Tajimamori (田道間守) is a Japanese legendary figure of the Kofun period, also worshipped as the god of sweets. His name is written in kanji as 多遅麻毛理 in the Kojiki, and as 田道間守 in the Nihon Shoki.

== Legendary narrative ==
Tajimamori's ancestry is described differently in the Kojiki and Nihon Shoki. The Kojiki lists him as the son of Tajimahinaraki (多遅摩比那良岐) and elder brother of Tajimakiyohiko (多遅麻清日子), while the Nihon Shoki records him as the son of Tajimahinaraki (但馬日楢杵)'s son Tajimakiyohiko (但馬清彦).

Emperor Suinin commanded Tajimamori to go and get him a magical fruit called (非時香菓, tokijiku no kagu no konomi). To this end Tajimamori crossed to the magical land of (常世の国, Tokoyo no kuni), and after ten years he returned with some branches with leaves and some with fruit. However, by this time Emperor Suinin was already dead. Tajimamori gave half of his branches to Suinin's widow and offered the other half at the deceased emperor's tomb, then died himself, wailing with sadness.

He also laments and recites a speech after learning of the Emperor's death.

== Worship ==
The fruit Tajimamori brought back is supposed in the records to be a tachibana. Tajimamori's role as god of sweets also originates in this story: the last character in the name of the fruit simply meant "fruit" at the time, but now refers to "sweets".

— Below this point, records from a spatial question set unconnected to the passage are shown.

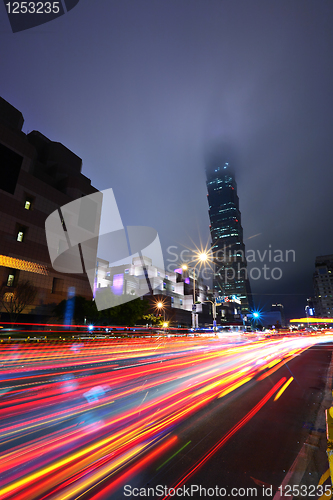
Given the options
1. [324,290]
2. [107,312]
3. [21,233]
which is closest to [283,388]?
[107,312]

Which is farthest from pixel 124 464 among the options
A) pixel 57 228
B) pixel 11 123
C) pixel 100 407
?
pixel 11 123

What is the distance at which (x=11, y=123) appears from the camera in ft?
190

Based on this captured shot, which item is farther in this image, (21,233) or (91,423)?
(21,233)

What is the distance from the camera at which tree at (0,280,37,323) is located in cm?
4051

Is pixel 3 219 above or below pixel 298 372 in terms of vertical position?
above

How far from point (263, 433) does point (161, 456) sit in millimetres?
2559

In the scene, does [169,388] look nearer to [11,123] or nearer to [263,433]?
[263,433]

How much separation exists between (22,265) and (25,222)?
33.1ft

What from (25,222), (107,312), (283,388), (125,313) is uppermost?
(25,222)

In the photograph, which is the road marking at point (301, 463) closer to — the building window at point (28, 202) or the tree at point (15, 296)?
the tree at point (15, 296)

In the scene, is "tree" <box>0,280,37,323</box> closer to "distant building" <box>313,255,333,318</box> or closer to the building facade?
the building facade

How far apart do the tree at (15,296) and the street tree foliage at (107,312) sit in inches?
318

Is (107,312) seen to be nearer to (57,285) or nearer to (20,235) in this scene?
(57,285)

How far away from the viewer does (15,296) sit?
41.3 metres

Tajimamori is enshrined as the god of sweets in Nakashima Shrine in Hyōgo Prefecture, and through bunrei at various other shrines throughout the nation. He is worshiped primarily by those involved in the confectionery industry.

Imari City in Saga Prefecture is traditionally considered the place where Tajimamori landed back in Japan, and Imari Shrine also worships him. The original site of Kitsumoto Shrine in Kainan City, Wakayama Prefecture is said to be the spot where the branches Tajimamori brought back were first transplanted.

== In popular culture ==
Tajimamori is a character in Rin: Daughters of Mnemosyne and is voiced by Masahiko Tanaka.